*GIVEN PASSAGE:*
Extended producer responsibility, or EPR, is a waste management strategy typically used for hard-to-recycle materials.

EPR is gaining attention in the U.S., mostly at the state level. State EPR legislation varies, but bills are focused on improving the recycling rates of materials commonly found in curbside recycling bins, particularly packaging.

Before an EPR program is considered, states need to do a needs assessment. These studies help states better understand the current state of their waste and recycling system.

Let’s explore why statewide needs assessments are important.

What is a Statewide Needs Assessment? 

Needs assessments have the potential to look at all different aspects of how a state manages recycling and waste. That can include information on:

  • Existing recycling, compost and disposal infrastructure
  • Access to curbside recycling
  • The state of local and rural recycling
  • State compost standards
  • Current recycling rates for paper, plastic, metals, glass and other materials
  • What is and is not considered recyclable
  • How much recyclable material goes to landfills

This data helps states understand what’s working well within their recycling system. They also identify issues the state needs to work on in the future.

States can also do waste characterization studies. These help states discover how much paper, food, metal and more is ending up in their waste streams by reviewing the material collected. This is helpful but doesn’t look at the full picture of a state’s entire infrastructure like a needs assessment does.

Why Are Recycling and Waste Systems So Complex?

Waste and recycling management in a state is complex because of things like:

  • Geographic region: An urban area might have access to curbside recycling, trash and organics disposal while a rural area might have drop-off access only. Transportation distances between homes in rural areas can make curbside more challenging.
  • Difference in waste management companies: The companies who haul away trash and recyclables are different depending on location. What they collect can differ as well.
  • Materials processing facilities: The place where your recycling is sorted. The technology can differ between these facilities as can what they accept.
  • Housing type: Collection from single-family neighborhoods differs from condos and apartments, also known as multi-family housing.

Let’s look at how these things can quickly make recycling complex.

A home inside city limits might have a contract with a specific waste management company. That company has a list of items that they’re willing to collect based on what they can sell on the recovered materials marketplace.

A home outside of city limits in the county uses a different waste management company. The list of what they collect is different from what is collected inside city limits. The frequency that they run collection routes can differ too.

This is just one example of how the list of what’s accepted for recycling can differ across city and county lines.

*SUPPLIED DATA:*
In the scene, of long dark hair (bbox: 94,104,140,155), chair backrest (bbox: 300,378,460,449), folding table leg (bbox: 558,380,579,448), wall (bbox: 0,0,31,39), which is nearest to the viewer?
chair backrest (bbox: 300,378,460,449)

*EXERCISE BRIEF:*
Using the passage on recycling, answer these questions:
1. What kind of materials is EPR typically used for?
2. What do waste characterization studies help states discover?
3. What other name does the passage give for condos and apartments?
The data is separate material and has no connection to the passage on recycling.

*ANSWER TO THE TASK:*
1. Hard-to-recycle materials.
2. How much paper, food, metal and more is ending up in their waste streams.
3. Multi-family housing.